>>>>
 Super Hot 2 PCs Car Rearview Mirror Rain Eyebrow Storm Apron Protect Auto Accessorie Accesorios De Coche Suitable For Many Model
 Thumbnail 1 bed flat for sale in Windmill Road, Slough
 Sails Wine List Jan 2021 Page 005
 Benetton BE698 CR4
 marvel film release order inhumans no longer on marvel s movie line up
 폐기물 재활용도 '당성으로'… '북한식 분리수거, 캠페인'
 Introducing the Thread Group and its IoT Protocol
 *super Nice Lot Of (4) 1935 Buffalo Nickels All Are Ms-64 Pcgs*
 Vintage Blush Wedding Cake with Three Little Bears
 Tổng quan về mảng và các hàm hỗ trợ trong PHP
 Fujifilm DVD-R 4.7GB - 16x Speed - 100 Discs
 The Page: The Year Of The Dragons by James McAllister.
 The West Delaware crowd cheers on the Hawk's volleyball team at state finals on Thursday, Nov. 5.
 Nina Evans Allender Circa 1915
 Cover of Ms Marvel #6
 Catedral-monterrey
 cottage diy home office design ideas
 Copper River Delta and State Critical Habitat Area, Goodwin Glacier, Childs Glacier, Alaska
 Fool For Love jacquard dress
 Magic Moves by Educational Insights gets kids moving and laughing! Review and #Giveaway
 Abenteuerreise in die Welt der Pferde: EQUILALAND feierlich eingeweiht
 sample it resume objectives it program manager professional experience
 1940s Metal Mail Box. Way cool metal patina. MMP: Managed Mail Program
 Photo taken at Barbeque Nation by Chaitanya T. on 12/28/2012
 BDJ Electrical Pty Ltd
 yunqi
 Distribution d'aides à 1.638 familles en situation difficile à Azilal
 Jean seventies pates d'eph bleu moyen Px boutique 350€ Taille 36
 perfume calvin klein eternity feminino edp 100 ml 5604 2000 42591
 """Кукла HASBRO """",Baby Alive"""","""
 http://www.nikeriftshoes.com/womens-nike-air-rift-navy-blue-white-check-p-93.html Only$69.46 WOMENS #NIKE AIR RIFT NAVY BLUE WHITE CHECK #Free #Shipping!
<<<<
Extract every line from the records above that contains the word "Page".

**Reply to the exercise**.
 Sails Wine List Jan 2021 Page 005
 The Page: The Year Of The Dragons by James McAllister.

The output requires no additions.